**CONSEGNA 1:**
Ricopia senza modifiche il brano del testo su Andy Warhol riportato più sotto, tutto quanto va da "E’ intorno al" giù fino a "e vita mondana.".
**CONSEGNA 2:**
Nel testo su Andy Warhol, trasforma in un elenco puntato il paragrafo che comincia con "E’ intorno al 1960", conservandone i fatti principali.
**CONSEGNA 3:**
Stabilisci se ciascuna affermazione concorda con il testo su Andy Warhol. Per ognuna rispondi sì o no e cita le parole decisive del testo.
(a) Warhol tenne la sua prima personale alla Hugo Gallery di New York nel 1952.
(b) La rivista "Interview" nacque come rivista di moda.
(c) Warhol morì a Pittsburgh.

**ESTRATTO DELLA FONTE:**
--------

La concitazione spesso ci fa compiere degli errori, sempre alla ricerca, come siamo, della notizia, di una fotografia famosa che la racconti e del suo autore. Questa volta rimediamo.

Il 6 agosto 1928, nasce a Pittsburgh, uno degli artisti americani più importanti del Novecento: Andy Warhol, pittore, scultore, regista statunitense, tra i fondatori della cosiddetta Pop Art. Al secolo Andrew Warhola, nasce da una famiglia d’immigrati slovacchi, agli inizi degli anni Cinquanta lavora come grafico pubblicitario per riviste quali "Vogue", "Harper's Bazar", "Glamour". Nel 1952 tiene la prima personale alla Hugo Gallery di New York.

E’ intorno al 1960 che comincia a realizzare i primi dipinti che si rifanno a fumetti e immagini pubblicitarie, che lo renderanno famoso. Dick Tracy, Popeye, Superman e le prime bottiglie di Coca Cola "icone-simbolo" del suo tempo, sono i soggetti scelti e riprodotti con uno stile volutamente “neutro” e piatto, anche quando dipinge sedie elettriche o incidenti d’auto. Si delinea così la filosofia dell’artista che più ha saputo interpretare la società del benessere, dei consumi, dell’immagine e del desiderio di apparire, degli anni ’60. Proponendosi come imprenditore dell'avanguardia creativa di massa, fonda la "Factory", una sorta di officina di lavoro collettivo. Nel 1969 lancia la rivista "Interview", che, da strumento di riflessione sul cinema, amplia le sue tematiche a moda, arte, cultura e vita mondana.

“Porto con me la macchina fotografica ovunque vada”. “Avere un nuovo rullino da sviluppare mi dà una buona ragione per svegliarmi la mattina”. Questo diceva l’artista, il che sottolinea la sua passione per la fotografia. Negli anni ’70 e ’80, personaggi della portata di Marilyn Monroe, Liza Minnelli e Giorgio Armani erano ospiti fissi nella sua Factory dove, dopo vari festeggiamenti, venivano truccati e immortalati dalla sua Polaroid. Molti di quegli scatti sono vere e proprie opere d’arte che mettono in risalto la sua capacità di tramutare in arte anche le situazioni di vita più banali.

Andy Warhol muore a New York il 21 febbraio 1987 durante un banale intervento chirurgico.

--------

**MATERIALE FORNITO:**

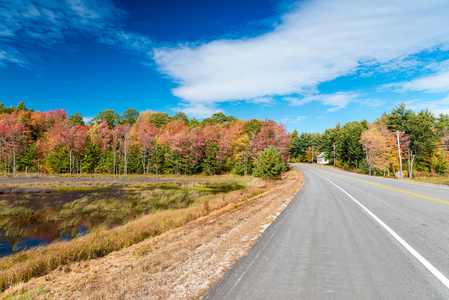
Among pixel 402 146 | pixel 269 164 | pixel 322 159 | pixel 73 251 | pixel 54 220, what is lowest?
pixel 54 220

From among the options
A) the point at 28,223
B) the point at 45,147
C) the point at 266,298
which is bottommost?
the point at 28,223

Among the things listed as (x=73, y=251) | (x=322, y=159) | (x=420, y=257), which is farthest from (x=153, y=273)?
(x=322, y=159)

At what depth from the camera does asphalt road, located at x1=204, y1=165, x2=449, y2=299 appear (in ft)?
10.2

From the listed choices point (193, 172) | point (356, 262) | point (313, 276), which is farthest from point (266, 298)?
point (193, 172)

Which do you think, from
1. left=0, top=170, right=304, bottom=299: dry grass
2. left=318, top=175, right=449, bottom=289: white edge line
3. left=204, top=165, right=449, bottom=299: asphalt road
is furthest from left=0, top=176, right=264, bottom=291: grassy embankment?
left=318, top=175, right=449, bottom=289: white edge line

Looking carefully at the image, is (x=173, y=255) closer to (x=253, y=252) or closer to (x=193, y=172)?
(x=253, y=252)

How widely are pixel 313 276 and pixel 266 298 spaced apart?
109cm

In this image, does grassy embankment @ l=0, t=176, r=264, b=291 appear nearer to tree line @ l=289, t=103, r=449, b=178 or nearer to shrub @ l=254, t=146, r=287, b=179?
shrub @ l=254, t=146, r=287, b=179

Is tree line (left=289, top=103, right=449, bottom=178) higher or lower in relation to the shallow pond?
higher

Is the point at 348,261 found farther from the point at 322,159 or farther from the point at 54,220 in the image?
the point at 322,159

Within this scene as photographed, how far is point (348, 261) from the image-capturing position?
4.05 m

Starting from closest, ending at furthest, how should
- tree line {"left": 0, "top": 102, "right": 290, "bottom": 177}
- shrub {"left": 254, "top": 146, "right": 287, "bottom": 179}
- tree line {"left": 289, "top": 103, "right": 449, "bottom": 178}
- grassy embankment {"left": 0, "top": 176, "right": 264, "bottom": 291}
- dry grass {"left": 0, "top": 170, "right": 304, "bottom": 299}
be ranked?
dry grass {"left": 0, "top": 170, "right": 304, "bottom": 299}
grassy embankment {"left": 0, "top": 176, "right": 264, "bottom": 291}
shrub {"left": 254, "top": 146, "right": 287, "bottom": 179}
tree line {"left": 289, "top": 103, "right": 449, "bottom": 178}
tree line {"left": 0, "top": 102, "right": 290, "bottom": 177}

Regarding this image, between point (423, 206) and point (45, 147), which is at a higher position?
point (45, 147)

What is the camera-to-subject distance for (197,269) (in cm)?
428
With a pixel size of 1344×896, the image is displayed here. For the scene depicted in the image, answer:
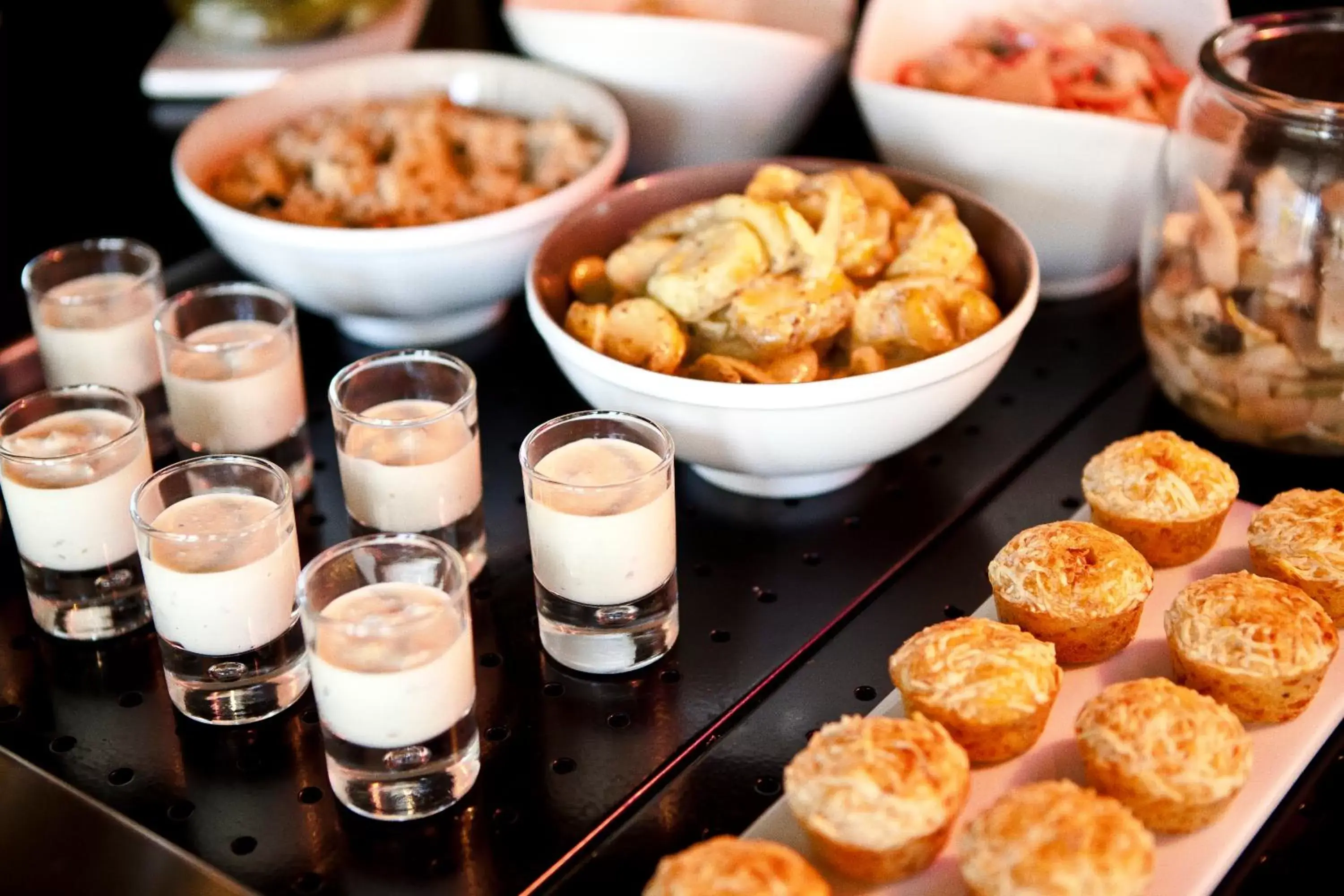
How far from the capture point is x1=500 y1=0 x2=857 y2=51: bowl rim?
4.66ft

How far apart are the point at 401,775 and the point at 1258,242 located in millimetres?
763

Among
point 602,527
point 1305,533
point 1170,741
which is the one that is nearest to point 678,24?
point 602,527

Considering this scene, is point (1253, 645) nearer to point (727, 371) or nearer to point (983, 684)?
point (983, 684)

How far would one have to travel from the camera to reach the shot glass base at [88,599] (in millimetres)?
1027

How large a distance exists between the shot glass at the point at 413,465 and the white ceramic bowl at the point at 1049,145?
1.75 ft

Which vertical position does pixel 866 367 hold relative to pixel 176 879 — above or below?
above

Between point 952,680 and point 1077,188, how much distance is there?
64 cm

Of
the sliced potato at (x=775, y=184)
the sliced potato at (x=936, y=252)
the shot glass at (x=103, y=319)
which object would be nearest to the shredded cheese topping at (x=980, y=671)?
the sliced potato at (x=936, y=252)

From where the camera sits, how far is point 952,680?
0.84 metres

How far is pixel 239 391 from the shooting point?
114cm

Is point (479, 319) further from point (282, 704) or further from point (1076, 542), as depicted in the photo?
point (1076, 542)

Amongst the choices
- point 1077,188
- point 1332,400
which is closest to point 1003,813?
point 1332,400

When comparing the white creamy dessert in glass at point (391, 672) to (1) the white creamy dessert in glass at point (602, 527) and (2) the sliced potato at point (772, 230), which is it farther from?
(2) the sliced potato at point (772, 230)

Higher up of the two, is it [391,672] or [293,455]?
[391,672]
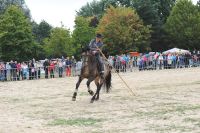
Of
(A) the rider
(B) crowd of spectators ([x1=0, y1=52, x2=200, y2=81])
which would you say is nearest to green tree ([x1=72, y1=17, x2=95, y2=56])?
(B) crowd of spectators ([x1=0, y1=52, x2=200, y2=81])

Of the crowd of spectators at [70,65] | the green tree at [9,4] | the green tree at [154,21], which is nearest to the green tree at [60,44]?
the green tree at [154,21]

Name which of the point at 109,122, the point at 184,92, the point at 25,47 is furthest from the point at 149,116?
the point at 25,47

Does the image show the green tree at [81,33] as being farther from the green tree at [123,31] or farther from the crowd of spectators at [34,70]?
the crowd of spectators at [34,70]

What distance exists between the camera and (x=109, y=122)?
483 inches

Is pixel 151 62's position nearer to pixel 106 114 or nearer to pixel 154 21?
pixel 154 21

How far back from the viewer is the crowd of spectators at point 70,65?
3697cm

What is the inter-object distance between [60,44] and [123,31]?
9.45m

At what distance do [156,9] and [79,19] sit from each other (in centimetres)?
1440

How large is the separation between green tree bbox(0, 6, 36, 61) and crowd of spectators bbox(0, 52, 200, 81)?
57.9 feet

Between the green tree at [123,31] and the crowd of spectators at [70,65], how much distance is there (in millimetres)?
21150

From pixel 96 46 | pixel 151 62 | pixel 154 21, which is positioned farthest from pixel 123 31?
pixel 96 46

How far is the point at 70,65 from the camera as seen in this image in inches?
1585

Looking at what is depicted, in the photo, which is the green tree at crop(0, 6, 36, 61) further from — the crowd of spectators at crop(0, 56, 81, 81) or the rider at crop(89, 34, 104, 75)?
the rider at crop(89, 34, 104, 75)

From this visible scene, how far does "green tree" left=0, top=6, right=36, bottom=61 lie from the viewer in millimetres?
59384
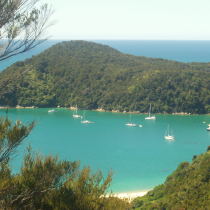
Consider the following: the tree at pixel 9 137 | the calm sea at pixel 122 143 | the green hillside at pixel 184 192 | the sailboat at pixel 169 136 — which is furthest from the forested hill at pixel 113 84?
the tree at pixel 9 137

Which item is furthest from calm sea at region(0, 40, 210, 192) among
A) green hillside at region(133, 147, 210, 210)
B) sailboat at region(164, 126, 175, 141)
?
green hillside at region(133, 147, 210, 210)

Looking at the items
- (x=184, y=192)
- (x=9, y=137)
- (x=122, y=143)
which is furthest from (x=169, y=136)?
(x=9, y=137)

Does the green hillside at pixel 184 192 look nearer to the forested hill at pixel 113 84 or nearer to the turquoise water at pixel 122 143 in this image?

--------

**RISPOSTA COMPLETA 1:**
E’ intorno al 1960 che comincia a realizzare i primi dipinti che si rifanno a fumetti e immagini pubblicitarie, che lo renderanno famoso. Dick Tracy, Popeye, Superman e le prime bottiglie di Coca Cola "icone-simbolo" del suo tempo, sono i soggetti scelti e riprodotti con uno stile volutamente “neutro” e piatto, anche quando dipinge sedie elettriche o incidenti d’auto. Si delinea così la filosofia dell’artista che più ha saputo interpretare la società del benessere, dei consumi, dell’immagine e del desiderio di apparire, degli anni ’60. Proponendosi come imprenditore dell'avanguardia creativa di massa, fonda la "Factory", una sorta di officina di lavoro collettivo. Nel 1969 lancia la rivista "Interview", che, da strumento di riflessione sul cinema, amplia le sue tematiche a moda, arte, cultura e vita mondana.

**RISPOSTA COMPLETA 2:**
- Intorno al 1960 Warhol inizia i dipinti ispirati a fumetti e immagini pubblicitarie, che lo renderanno famoso.
- Tra i soggetti ci sono Dick Tracy, Popeye, Superman e le prime bottiglie di Coca Cola, resi con uno stile volutamente neutro e piatto, usato anche per sedie elettriche e incidenti d’auto.
- Da qui emerge la sua filosofia di interprete della società del benessere, dei consumi, dell’immagine e dell’apparire degli anni ’60.
- Come imprenditore dell'avanguardia creativa di massa fonda la "Factory", un'officina di lavoro collettivo.
- Nel 1969 lancia la rivista "Interview", nata per riflettere sul cinema e poi estesa a moda, arte, cultura e vita mondana.

**RISPOSTA COMPLETA 3:**
(a) Sì: "Nel 1952 tiene la prima personale alla Hugo Gallery di New York."
(b) No: "da strumento di riflessione sul cinema, amplia le sue tematiche a moda, arte, cultura e vita mondana."
(c) No: "Andy Warhol muore a New York il 21 febbraio 1987"